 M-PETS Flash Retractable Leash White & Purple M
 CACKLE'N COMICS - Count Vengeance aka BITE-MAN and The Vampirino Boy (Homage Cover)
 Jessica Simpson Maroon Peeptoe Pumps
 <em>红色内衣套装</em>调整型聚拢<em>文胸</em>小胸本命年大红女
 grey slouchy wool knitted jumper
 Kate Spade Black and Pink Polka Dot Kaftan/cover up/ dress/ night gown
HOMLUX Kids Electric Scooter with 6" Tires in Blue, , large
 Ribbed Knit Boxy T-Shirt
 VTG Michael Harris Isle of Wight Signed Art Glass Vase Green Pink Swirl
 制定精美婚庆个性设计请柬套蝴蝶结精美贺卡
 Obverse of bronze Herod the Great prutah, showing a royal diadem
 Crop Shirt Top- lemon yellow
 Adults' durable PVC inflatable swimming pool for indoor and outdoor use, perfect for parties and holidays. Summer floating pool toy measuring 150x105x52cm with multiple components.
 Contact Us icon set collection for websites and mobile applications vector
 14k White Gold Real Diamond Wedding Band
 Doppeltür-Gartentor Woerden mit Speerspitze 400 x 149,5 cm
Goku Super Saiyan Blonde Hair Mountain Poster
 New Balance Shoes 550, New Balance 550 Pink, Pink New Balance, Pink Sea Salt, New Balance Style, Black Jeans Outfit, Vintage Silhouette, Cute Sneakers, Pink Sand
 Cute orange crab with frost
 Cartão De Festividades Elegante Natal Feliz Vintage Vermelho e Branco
________________________________________
• _What this task involves_
Reproduce, without any change, the stretch of entries above from the start through the line that contains "Crop Shirt Top- lemon yellow", with both ends included.

• _Solution to the exercise_
 M-PETS Flash Retractable Leash White & Purple M
 CACKLE'N COMICS - Count Vengeance aka BITE-MAN and The Vampirino Boy (Homage Cover)
 Jessica Simpson Maroon Peeptoe Pumps
 <em>红色内衣套装</em>调整型聚拢<em>文胸</em>小胸本命年大红女
 grey slouchy wool knitted jumper
 Kate Spade Black and Pink Polka Dot Kaftan/cover up/ dress/ night gown
HOMLUX Kids Electric Scooter with 6" Tires in Blue, , large
 Ribbed Knit Boxy T-Shirt
 VTG Michael Harris Isle of Wight Signed Art Glass Vase Green Pink Swirl
 制定精美婚庆个性设计请柬套蝴蝶结精美贺卡
 Obverse of bronze Herod the Great prutah, showing a royal diadem
 Crop Shirt Top- lemon yellow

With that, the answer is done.